━━━ EXTRACTED DATA
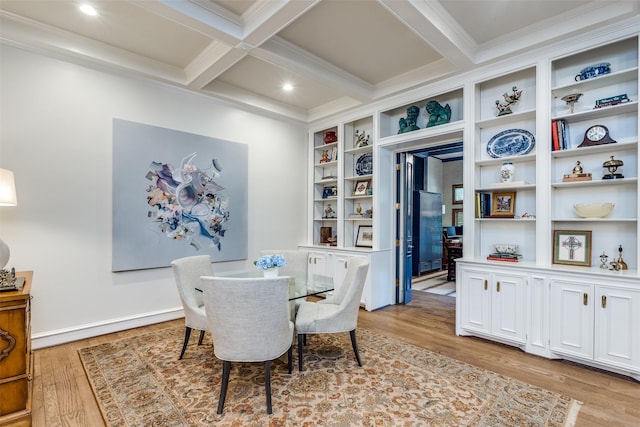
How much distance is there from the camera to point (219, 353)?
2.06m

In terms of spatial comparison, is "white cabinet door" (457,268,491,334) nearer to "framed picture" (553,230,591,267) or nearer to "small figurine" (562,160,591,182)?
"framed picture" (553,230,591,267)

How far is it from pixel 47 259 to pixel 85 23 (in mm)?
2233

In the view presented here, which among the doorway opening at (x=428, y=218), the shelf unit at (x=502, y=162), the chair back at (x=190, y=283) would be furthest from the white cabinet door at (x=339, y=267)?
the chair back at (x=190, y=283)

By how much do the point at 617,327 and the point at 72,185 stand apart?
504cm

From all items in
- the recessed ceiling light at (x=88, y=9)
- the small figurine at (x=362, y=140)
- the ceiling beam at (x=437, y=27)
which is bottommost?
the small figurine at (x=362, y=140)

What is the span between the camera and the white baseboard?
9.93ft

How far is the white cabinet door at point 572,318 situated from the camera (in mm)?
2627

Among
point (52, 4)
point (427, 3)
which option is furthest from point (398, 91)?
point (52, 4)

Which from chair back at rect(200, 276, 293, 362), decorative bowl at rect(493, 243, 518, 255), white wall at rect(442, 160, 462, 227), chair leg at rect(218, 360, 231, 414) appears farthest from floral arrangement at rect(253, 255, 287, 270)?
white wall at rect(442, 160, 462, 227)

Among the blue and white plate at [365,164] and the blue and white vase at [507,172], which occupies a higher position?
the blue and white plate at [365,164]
━━━━━━
━━━ EXTRACTED DATA
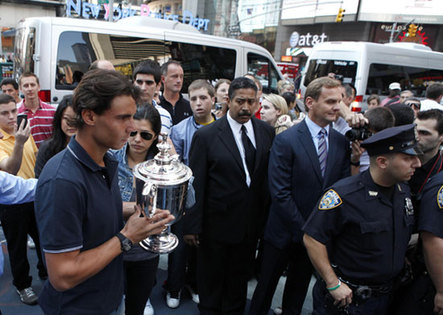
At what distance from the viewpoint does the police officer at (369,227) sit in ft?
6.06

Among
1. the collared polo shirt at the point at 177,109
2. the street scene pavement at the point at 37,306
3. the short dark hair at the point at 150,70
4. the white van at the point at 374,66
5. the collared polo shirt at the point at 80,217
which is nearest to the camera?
━━━━━━
■ **YOUR OBJECTIVE**: How many lines of the records contain the word "picture"? Give only the number.

■ **PROBLEM SOLUTION**: 2